An Affordable AI Server
Source: Dev.to
Introduction
Two AMD MI60s from eBay cost me about $1,000 total and gave me 64 GB of VRAM, which is enough to run Llama 3.3 70B at home with a 32K context window.
When I started looking into running large language models locally, the obvious limiting factor was VRAM. Consumer GPUs top out at 24 GB (e.g., an RTX 4090). I wanted to run 70 B‑parameter models locally on hardware I own.
Why the MI60?
The MI60 is a 2018 server GPU that AMD built for datacenters. It has 32 GB of HBM2 memory—the same high‑bandwidth memory you find in modern AI accelerators—and you can pick one up for around $500 on eBay. Two of them give you 64 GB of VRAM, more than enough for Llama 3.3 70B.
Pros
- Memory: 32 GB HBM2 per card, higher theoretical bandwidth than GDDR6X.
- Cost: Roughly $500 per card on the secondary market, cheaper than high‑end consumer GPUs with comparable memory.
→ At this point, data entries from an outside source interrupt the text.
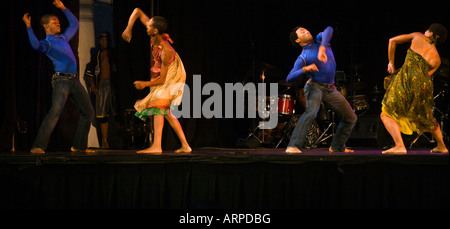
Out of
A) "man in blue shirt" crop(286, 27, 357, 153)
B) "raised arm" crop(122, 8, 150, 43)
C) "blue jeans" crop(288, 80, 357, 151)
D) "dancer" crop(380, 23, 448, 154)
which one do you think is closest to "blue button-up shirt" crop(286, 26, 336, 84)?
"man in blue shirt" crop(286, 27, 357, 153)

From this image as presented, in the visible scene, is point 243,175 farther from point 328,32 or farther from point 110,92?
point 110,92

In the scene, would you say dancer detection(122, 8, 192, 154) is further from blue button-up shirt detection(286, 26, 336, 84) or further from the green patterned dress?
the green patterned dress

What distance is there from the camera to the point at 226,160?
5625 mm

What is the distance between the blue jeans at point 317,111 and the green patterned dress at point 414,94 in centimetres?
61

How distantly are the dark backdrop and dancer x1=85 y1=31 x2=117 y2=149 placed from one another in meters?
0.20

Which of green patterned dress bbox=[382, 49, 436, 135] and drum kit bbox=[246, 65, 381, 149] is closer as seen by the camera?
green patterned dress bbox=[382, 49, 436, 135]

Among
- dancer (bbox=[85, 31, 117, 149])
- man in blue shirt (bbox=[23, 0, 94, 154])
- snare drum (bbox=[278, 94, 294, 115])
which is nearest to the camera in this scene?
man in blue shirt (bbox=[23, 0, 94, 154])

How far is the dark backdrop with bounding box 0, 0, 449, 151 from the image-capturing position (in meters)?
8.62

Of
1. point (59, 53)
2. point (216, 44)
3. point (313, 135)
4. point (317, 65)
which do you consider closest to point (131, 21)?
point (59, 53)

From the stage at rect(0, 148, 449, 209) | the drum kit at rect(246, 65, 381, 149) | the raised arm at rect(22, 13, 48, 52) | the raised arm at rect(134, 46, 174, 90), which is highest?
the raised arm at rect(22, 13, 48, 52)

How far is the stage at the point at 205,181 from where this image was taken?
5.46 meters

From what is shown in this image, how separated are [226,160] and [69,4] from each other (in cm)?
535

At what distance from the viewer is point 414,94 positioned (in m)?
5.97

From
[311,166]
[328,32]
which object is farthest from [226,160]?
[328,32]
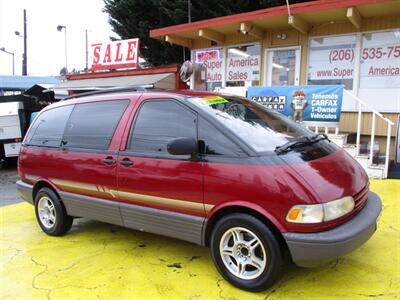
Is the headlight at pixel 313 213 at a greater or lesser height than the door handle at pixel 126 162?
lesser

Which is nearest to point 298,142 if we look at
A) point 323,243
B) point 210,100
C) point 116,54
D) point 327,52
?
point 210,100

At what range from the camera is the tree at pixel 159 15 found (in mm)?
13500

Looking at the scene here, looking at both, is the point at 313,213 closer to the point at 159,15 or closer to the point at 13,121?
the point at 13,121

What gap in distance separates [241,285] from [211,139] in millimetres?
1318

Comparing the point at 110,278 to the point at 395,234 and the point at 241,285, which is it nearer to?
the point at 241,285

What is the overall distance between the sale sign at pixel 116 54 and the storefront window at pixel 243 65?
3.91 metres

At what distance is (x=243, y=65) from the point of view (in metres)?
10.9

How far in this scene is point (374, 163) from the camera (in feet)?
24.4

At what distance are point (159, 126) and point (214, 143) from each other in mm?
707

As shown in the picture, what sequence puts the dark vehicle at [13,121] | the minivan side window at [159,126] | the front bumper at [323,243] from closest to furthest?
the front bumper at [323,243]
the minivan side window at [159,126]
the dark vehicle at [13,121]

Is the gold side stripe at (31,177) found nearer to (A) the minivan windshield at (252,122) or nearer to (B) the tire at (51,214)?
(B) the tire at (51,214)

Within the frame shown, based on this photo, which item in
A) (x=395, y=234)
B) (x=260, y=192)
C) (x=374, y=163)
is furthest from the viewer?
(x=374, y=163)

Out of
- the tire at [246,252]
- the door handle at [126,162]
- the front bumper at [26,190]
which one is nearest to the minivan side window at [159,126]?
the door handle at [126,162]

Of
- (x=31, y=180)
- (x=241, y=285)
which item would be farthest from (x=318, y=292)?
(x=31, y=180)
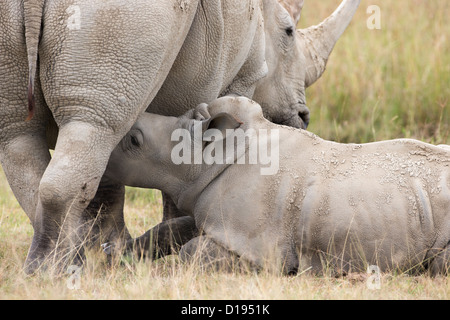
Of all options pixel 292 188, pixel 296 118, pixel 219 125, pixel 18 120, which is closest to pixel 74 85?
pixel 18 120

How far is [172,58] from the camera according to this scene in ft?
14.4

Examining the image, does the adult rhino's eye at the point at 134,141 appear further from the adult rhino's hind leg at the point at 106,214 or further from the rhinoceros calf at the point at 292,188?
the adult rhino's hind leg at the point at 106,214

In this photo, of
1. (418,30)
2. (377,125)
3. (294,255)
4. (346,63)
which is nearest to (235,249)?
→ (294,255)

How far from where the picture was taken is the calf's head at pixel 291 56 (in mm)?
6039

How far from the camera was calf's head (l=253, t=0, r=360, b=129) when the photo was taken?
6039mm

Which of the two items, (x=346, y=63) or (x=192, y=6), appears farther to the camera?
(x=346, y=63)

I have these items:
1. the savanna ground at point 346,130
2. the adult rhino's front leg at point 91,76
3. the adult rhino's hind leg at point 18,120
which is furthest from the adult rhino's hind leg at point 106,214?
the adult rhino's front leg at point 91,76

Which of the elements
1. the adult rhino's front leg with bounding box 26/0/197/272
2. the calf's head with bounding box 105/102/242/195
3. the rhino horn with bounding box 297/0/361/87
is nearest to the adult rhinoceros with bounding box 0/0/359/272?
the adult rhino's front leg with bounding box 26/0/197/272

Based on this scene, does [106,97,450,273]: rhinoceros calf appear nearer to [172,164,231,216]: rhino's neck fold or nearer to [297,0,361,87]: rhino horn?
[172,164,231,216]: rhino's neck fold

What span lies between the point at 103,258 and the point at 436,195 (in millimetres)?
1861

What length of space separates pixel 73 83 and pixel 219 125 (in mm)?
985

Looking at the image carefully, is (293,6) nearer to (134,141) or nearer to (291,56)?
(291,56)

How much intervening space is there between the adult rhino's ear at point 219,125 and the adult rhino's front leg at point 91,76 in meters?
0.54

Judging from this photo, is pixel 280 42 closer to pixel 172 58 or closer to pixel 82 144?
pixel 172 58
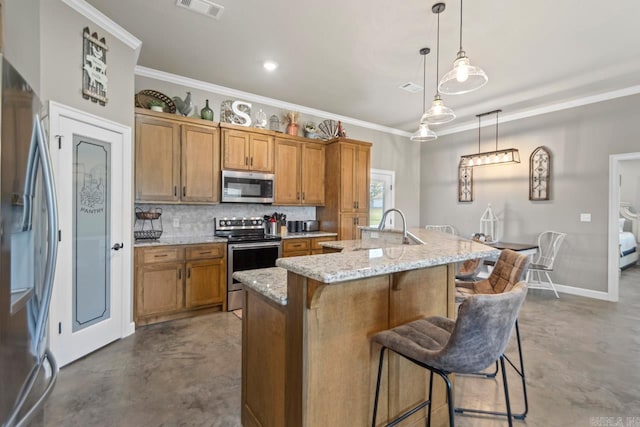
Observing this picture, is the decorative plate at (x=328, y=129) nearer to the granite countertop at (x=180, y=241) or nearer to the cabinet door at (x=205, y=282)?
the granite countertop at (x=180, y=241)

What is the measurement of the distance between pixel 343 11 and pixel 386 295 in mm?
2430

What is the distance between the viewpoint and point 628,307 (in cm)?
402

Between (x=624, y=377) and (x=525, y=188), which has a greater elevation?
(x=525, y=188)

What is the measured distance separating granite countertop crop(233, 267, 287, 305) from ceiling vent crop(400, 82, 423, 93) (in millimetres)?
3401

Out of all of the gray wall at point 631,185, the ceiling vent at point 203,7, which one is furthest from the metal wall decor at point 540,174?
the ceiling vent at point 203,7

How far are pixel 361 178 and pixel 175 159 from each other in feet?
9.36

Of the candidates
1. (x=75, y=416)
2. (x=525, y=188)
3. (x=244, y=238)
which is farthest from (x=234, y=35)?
(x=525, y=188)

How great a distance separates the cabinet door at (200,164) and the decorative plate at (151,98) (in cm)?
30

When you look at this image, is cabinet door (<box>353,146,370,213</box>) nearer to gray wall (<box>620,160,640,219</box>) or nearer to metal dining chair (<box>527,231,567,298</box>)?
metal dining chair (<box>527,231,567,298</box>)

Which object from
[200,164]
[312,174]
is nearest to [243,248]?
[200,164]

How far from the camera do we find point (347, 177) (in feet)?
16.1

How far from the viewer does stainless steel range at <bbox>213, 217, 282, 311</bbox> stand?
Result: 3828 millimetres

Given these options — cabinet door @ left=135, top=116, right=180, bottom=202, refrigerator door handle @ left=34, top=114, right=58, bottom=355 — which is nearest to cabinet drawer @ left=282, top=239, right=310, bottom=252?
cabinet door @ left=135, top=116, right=180, bottom=202

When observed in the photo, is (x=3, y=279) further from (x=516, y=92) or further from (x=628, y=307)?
(x=628, y=307)
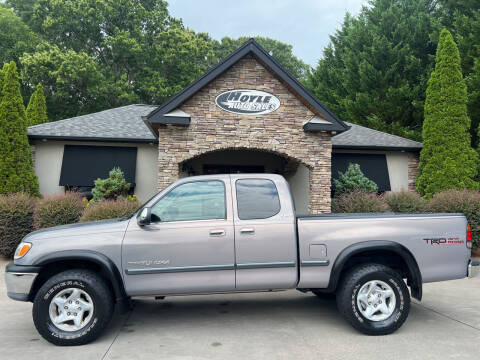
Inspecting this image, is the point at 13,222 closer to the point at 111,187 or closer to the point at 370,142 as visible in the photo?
the point at 111,187

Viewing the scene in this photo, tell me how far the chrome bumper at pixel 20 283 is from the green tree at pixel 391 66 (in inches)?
810

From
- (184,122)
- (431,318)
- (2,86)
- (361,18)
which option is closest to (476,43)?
(361,18)

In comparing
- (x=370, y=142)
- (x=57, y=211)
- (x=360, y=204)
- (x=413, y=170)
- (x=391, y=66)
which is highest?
(x=391, y=66)

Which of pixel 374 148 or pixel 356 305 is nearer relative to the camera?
pixel 356 305

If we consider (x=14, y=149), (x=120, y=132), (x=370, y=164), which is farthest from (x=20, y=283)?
(x=370, y=164)

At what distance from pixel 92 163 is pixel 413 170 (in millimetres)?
12403

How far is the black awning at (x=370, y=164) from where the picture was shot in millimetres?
14147

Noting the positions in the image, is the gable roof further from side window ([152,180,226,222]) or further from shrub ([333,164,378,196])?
side window ([152,180,226,222])

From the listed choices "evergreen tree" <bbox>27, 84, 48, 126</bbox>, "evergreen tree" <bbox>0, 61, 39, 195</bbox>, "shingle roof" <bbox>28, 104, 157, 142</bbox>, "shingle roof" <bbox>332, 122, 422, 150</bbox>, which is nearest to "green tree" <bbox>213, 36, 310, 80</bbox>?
"evergreen tree" <bbox>27, 84, 48, 126</bbox>

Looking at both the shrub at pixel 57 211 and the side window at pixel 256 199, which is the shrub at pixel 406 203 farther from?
the shrub at pixel 57 211

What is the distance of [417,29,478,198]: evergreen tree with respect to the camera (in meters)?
13.5

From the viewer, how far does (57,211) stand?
9.47 metres

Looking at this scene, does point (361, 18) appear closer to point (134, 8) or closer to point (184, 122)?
point (134, 8)

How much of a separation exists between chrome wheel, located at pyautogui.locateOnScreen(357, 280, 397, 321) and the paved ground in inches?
11.1
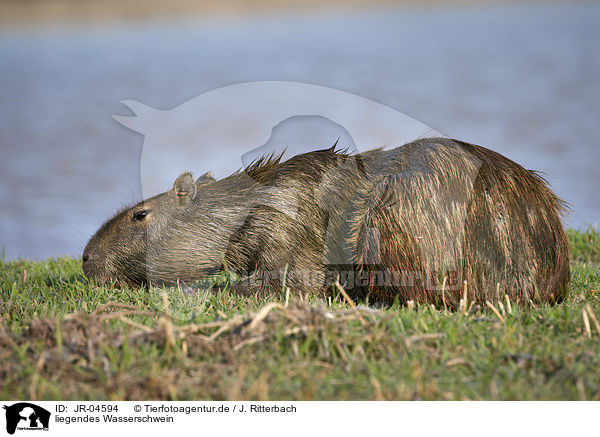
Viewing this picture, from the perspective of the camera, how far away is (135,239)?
412 cm

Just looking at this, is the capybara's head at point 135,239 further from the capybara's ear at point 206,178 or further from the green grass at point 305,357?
the green grass at point 305,357

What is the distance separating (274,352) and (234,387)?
1.04 ft

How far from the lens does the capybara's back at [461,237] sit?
11.0ft

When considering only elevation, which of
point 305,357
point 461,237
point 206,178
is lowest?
point 305,357

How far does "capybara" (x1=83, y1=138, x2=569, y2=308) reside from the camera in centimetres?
337

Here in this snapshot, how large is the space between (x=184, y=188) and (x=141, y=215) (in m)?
0.35

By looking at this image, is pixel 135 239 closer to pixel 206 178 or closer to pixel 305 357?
pixel 206 178

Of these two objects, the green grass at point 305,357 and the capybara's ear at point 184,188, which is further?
the capybara's ear at point 184,188

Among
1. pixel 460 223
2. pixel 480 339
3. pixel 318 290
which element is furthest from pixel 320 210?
pixel 480 339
- Inference performance: For memory‑bound inference workloads, the extra memory and bandwidth matter more than raw compute throughput.
Cons
- Cooling: Passive‑cooled cards designed for server chassis with serious airflow. In a regular PC case they thermal‑throttle within minutes.
- PCIe bottleneck: With two cards doing tensor parallelism, PCIe can become the limiting factor.
- Software support: AMD stopped actively developing for the gfx906 architecture, though backward compatibility remains.
Cooling Solution
I 3D‑printed a duct and set up a push‑pull configuration:
- Intake: 120 mm fan inside the case blowing air across the heatsinks.
- Exhaust: 92 mm fan on the rear pulling hot air out.
A custom fan‑controller script keeps the fans in sync with GPU utilization, maintaining junction temperatures around 80 °C instead of the 97 °C I saw before fixing the cooling.
Software Stack
- ROCm: Running ROCm 6.3 without issues; years of bug fixes have made the platform stable.
- Inference framework:
vLLMgave the best experience. I tried Ollama first, but performance was noticeably worse and tensor parallelism across both GPUs wasn’t as smooth.vLLMprovides better speeds, though switching models isn’t as simple as Ollama’s pull‑and‑run workflow (I built a custom solution for that).
Performance Numbers
Running vLLM with AWQ‑quantized models on the dual‑MI60 setup:
| Model | Tokens / sec | GPUs (tensor parallel) |
|---|---|---|
| Qwen3 8B | ~90 | 1 |
| Qwen3 32B | ~31 | 1 |
| Llama 3.3 70B | ~26 | 2 (tensor parallel) |
The 8 B and 32 B models respond quickly, and even the 70 B model is very usable.
Cost Comparison
Most dual‑GPU consumer setups max out at 48 GB of VRAM. Two MI60s give you 64 GB for around $1,000. You’ll need to solve the cooling (see above), but it’s a one‑time fix.
Future Work
I’ll be writing more about this setup:
- Detailed cooling solution
- Full software stack walkthrough
- Model‑switching workflow
Spoiler: Stable Diffusion still locks up the GPU, and I haven’t gotten Whisper working yet.
Alternative GPUs
The MI60 isn’t the only option. Other cards floating around the secondary market include:
- AMD MI50, MI100
- Various NVIDIA Tesla models
When choosing, consider memory capacity, compute performance, and software support.